● CONSIGNES ÉCRITES
1. Indiquez par oui ou par non si chacune des affirmations suivantes concorde avec l'intervention de Muriel Pénicaud, en citant à l'identique les mots du texte qui tranchent : (a) le Gouvernement a choisi d'avancer lentement ; (b) les ordonnances sont co-construites avec les partenaires sociaux et le Parlement ; (c) la réunion de la commission s'est tenue le 18 juillet 2017 à 17h00.
2. Rédigez la suite de l'intervention de Muriel Pénicaud sur la réforme du code du travail en partant de sa dernière phrase.
+++ EXTRAIT DU TEXTE
Intervention de Muriel Pénicaud

Commission des affaires sociales — Réunion du 18 juillet 2017 à 17h00
Projet de loi d'habilitation à prendre par ordonnances les mesures pour le renforcement du dialogue social — Audition de Mme Muriel Pénicaud ministre du travail

Muriel Pénicaud, ministre du travail :

Je suis heureuse de vous présenter la méthode et le contenu de la réforme que nous entreprenons. Conformément à l'engagement de campagne du Président de la République, le Gouvernement a choisi d'aller vite, tant est forte l'attente de nos concitoyens pour une transformation de nos règles. Le code du travail vise des sujets structurants, la réforme aura des effets de long terme, en profondeur, ce qui n'enlève rien à son urgence.

Notre objectif, c'est de libérer la dynamique de création d'emplois, tout en confortant les protections des salariés, réformées pour correspondre au monde d'aujourd'hui et de demain. Nous recourons aux ordonnances parce qu'elles articulent la démocratie politique, avec le débat au Parlement sur les projets de loi d'habilitation puis de ratification - et la démocratie sociale, ce qui est bien le moins pour une loi dont l'objet est de renforcer la démocratie sociale : c'est le sens de la concertation que nous menons avec les partenaires sociaux. Les ordonnances sont ainsi co-construites avec les partenaires sociaux et le Parlement.
++++++
+++ DONNÉES FOURNIES
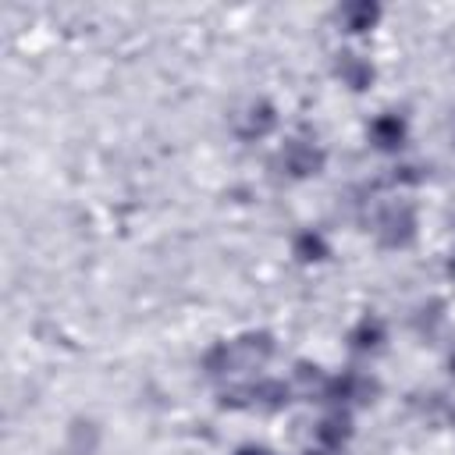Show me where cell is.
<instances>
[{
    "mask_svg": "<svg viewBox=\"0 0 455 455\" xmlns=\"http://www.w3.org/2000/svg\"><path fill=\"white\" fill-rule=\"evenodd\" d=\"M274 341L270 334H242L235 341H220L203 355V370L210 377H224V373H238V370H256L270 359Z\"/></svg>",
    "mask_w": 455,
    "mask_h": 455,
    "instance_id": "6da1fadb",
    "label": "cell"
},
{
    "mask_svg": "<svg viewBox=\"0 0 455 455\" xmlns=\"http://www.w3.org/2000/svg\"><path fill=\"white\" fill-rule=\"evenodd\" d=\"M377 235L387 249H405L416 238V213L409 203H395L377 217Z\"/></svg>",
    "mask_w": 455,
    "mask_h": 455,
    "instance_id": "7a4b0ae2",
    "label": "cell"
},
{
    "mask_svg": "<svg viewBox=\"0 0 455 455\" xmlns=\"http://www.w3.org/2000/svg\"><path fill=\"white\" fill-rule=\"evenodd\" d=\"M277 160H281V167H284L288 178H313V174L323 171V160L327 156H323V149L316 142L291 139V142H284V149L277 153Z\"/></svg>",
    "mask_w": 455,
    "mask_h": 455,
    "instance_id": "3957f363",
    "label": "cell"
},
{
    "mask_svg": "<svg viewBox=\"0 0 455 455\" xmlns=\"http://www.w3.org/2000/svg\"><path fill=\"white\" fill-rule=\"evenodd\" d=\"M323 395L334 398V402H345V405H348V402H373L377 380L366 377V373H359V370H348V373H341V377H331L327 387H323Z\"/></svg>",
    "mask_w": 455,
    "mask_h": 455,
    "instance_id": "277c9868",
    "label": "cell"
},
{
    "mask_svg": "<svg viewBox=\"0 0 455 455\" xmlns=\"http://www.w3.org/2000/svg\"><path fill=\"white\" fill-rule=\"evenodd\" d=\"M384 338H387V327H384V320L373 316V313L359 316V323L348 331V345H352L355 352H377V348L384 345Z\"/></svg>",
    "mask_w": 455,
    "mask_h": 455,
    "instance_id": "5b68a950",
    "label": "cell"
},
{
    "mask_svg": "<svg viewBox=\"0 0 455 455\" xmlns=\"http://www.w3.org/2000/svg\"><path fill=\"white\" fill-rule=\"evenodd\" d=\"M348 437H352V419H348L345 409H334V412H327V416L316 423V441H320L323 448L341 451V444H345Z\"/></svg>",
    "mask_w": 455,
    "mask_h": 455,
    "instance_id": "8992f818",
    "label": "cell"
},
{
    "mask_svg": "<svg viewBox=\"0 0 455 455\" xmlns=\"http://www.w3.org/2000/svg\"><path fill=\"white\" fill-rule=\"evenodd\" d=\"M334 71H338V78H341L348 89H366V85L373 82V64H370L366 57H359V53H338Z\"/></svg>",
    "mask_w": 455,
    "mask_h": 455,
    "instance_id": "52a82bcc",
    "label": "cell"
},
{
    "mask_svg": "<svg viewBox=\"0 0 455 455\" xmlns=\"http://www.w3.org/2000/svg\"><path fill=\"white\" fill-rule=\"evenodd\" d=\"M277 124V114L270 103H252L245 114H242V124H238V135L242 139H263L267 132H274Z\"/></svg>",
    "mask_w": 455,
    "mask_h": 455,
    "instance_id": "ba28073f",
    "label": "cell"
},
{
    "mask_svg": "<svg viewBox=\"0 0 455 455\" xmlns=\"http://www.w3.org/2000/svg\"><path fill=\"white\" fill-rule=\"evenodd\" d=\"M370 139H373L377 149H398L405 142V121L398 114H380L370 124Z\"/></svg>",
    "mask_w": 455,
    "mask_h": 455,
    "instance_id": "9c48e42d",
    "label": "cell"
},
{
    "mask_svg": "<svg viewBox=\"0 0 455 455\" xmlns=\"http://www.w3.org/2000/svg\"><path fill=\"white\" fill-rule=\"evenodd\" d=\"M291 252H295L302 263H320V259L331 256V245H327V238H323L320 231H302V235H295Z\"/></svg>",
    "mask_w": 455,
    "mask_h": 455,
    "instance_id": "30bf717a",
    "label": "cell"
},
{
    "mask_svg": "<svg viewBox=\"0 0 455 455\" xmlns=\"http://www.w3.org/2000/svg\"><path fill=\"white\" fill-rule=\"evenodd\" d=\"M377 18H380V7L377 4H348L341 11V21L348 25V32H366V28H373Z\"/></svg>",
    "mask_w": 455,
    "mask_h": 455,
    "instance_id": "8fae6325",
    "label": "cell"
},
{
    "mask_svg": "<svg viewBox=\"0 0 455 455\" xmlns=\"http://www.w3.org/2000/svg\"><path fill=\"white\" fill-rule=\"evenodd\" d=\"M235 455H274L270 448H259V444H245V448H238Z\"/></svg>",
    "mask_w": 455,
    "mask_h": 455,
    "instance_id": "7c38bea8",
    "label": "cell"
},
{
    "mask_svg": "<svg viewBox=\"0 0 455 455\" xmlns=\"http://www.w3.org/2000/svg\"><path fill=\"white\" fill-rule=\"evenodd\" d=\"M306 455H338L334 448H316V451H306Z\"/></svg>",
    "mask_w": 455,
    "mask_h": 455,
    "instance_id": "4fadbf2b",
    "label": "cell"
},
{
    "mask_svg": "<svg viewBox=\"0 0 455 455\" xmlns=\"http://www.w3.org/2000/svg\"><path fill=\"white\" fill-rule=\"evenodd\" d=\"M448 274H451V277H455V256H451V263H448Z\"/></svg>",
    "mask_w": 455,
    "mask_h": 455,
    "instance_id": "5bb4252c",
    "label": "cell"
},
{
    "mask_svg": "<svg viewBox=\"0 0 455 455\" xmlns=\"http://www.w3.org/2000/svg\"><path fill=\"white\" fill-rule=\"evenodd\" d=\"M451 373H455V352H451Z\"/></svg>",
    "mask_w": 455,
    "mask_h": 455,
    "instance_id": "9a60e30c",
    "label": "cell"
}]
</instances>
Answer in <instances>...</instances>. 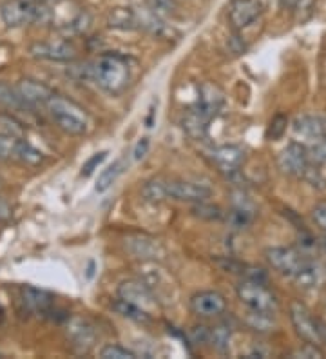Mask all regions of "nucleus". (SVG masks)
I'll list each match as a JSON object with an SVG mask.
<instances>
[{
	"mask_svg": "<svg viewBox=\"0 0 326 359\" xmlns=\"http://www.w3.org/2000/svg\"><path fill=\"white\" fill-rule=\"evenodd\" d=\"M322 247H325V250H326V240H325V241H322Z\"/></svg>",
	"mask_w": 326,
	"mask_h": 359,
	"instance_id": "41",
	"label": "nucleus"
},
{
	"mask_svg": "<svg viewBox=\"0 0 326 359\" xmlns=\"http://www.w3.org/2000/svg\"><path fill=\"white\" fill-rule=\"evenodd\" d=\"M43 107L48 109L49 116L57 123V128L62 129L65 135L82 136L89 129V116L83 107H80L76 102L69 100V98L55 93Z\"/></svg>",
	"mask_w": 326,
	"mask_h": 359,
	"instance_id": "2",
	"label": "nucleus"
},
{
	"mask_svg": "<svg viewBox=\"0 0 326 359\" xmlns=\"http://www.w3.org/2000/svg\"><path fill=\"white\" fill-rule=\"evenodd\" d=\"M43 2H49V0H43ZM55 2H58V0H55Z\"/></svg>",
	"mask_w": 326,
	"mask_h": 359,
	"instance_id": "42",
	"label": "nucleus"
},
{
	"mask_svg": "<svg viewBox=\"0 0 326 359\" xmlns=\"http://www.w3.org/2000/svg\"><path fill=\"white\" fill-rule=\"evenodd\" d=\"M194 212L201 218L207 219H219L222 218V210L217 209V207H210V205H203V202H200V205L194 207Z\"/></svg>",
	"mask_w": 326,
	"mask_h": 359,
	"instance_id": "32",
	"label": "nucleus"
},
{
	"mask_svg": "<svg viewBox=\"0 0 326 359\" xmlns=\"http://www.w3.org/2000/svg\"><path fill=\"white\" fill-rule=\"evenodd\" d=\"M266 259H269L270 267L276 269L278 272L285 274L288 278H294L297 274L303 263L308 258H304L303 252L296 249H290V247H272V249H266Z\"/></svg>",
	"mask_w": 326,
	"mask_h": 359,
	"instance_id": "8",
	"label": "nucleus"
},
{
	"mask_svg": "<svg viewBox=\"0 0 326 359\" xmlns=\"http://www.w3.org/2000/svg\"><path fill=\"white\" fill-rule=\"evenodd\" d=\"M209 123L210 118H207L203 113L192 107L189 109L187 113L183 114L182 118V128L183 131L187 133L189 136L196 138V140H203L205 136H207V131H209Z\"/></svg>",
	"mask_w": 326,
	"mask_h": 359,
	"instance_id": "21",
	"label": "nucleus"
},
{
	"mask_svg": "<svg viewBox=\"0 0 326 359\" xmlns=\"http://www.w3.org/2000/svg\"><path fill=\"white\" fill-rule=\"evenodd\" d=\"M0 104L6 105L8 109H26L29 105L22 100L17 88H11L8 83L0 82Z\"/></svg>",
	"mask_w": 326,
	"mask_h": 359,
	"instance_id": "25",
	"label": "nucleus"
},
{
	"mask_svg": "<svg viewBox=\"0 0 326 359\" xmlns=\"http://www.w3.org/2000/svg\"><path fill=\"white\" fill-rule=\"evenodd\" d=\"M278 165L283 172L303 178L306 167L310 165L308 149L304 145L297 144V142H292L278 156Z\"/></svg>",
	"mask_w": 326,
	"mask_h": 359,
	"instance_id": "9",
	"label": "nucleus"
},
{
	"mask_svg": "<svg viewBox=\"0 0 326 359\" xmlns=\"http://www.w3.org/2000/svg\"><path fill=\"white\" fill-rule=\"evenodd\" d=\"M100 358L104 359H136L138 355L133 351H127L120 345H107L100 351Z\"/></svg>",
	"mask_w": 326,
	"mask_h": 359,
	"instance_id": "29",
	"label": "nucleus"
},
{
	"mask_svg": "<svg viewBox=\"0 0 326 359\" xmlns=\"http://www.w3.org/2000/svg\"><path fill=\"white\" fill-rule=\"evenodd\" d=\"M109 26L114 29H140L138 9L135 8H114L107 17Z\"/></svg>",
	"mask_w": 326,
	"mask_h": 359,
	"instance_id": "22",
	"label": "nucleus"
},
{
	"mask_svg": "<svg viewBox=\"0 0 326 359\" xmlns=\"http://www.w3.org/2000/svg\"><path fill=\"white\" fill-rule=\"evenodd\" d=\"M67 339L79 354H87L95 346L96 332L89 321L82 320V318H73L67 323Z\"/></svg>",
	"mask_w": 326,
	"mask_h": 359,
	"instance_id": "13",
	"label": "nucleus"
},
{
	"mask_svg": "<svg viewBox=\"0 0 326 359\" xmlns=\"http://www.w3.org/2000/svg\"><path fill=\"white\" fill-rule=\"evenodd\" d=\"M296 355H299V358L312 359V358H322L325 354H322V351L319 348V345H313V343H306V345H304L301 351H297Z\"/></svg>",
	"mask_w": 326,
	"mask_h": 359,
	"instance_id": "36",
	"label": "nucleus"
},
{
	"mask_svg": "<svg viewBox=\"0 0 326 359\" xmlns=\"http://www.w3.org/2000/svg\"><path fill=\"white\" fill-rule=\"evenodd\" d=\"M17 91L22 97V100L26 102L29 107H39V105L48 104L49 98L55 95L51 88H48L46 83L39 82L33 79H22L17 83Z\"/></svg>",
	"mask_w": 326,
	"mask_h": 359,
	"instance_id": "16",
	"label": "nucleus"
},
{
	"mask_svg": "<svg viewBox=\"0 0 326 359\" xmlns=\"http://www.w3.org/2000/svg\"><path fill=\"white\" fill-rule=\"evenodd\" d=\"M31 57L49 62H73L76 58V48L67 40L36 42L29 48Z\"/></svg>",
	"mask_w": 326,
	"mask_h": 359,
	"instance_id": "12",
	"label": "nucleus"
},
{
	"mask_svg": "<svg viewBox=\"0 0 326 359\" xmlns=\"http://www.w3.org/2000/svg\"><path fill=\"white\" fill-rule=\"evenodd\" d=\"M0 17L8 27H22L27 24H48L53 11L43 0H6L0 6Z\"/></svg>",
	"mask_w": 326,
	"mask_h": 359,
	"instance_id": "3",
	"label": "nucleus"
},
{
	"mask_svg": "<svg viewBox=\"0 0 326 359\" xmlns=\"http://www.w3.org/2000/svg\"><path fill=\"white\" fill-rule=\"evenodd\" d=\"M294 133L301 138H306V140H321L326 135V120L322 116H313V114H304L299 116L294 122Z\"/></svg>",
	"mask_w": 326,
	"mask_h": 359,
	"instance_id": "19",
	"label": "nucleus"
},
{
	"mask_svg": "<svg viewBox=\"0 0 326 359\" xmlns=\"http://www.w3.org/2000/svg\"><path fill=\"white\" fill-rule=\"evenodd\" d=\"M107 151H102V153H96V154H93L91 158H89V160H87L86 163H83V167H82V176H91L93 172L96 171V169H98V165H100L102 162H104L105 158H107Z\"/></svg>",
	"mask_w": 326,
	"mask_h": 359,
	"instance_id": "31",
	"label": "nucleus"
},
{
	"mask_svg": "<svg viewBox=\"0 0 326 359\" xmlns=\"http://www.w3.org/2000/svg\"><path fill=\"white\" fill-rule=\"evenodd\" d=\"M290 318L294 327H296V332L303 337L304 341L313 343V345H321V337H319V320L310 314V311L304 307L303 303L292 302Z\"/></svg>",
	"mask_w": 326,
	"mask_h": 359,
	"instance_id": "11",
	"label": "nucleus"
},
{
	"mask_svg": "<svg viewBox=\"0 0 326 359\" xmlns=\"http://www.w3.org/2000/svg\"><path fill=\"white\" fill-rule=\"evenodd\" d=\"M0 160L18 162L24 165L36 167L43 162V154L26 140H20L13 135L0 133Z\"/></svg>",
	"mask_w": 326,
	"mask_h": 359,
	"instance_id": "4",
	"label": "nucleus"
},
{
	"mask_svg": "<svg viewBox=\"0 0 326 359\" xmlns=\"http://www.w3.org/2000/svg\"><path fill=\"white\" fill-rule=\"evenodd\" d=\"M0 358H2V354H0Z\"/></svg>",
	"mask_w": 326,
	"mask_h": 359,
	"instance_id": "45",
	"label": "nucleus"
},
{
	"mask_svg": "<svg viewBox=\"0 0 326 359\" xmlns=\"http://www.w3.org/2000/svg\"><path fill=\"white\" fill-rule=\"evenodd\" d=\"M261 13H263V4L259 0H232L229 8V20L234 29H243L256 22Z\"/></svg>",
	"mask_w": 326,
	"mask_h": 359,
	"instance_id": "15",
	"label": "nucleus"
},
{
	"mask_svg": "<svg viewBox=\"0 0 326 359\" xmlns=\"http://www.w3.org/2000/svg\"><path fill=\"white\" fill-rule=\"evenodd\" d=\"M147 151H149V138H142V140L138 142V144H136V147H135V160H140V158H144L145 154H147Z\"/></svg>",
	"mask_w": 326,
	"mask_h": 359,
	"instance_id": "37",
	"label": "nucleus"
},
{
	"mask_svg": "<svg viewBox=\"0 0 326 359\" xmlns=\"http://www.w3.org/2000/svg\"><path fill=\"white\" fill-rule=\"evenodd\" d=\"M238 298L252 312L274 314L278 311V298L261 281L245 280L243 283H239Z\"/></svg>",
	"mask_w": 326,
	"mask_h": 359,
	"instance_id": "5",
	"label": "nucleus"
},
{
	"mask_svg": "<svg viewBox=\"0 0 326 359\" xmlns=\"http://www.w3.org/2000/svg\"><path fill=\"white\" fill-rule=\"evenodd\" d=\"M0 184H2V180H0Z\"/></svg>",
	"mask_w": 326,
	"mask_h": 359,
++++++
● RÉPONSES PAR CONSIGNE
1.
(a) Non : « le Gouvernement a choisi d'aller vite ».
(b) Oui : « Les ordonnances sont ainsi co-construites avec les partenaires sociaux et le Parlement ».
(c) Oui : « Réunion du 18 juillet 2017 à 17h00 ».

2.
Le Président de la République a reçu les trois organisations patronales et les cinq organisations syndicales, puis le Premier ministre et moi-même les avons reçues à notre tour, puis je les ai reçues chacune à deux reprises sur les trois grands sujets que nous avons identifiés - soit 48 réunions depuis le 9 juin et jusqu'au 21 juillet ; cette méthode nous fait aller au fond, examiner les idées nouvelles, les convergences possibles ; à la fin de ce cycle, je rendrai compte de l'ensemble à chaque responsable des huit organisations concernées. Il y a, également, le temps du débat au Parlement, à l'Assemblée nationale et au Sénat, sur la loi d'habilitation. Puis notre objectif sera de rédiger les ordonnances pour fin août, de les transmettre et de les publier avant la fin de l'été, soit le 21 septembre prochain - ce pourrait être lors du conseil des ministres du 20 septembre. Les ordonnances sont d'application immédiate mais nous reviendrons au Parlement pour leur donner force de loi, grâce à la ratification.

Le débat parlementaire est partie prenante. Le projet de loi d'habilitation s'est enrichi de 45 amendements à l'Assemblée nationale, sur 424 proposés, ils sont venus de nombreux bancs ; nous savons combien vous avez travaillé en profondeur sur la réforme du code du travail ces dernières années : vos éclairages sont précieux, notre état d'esprit est d'en tenir tout à fait compte.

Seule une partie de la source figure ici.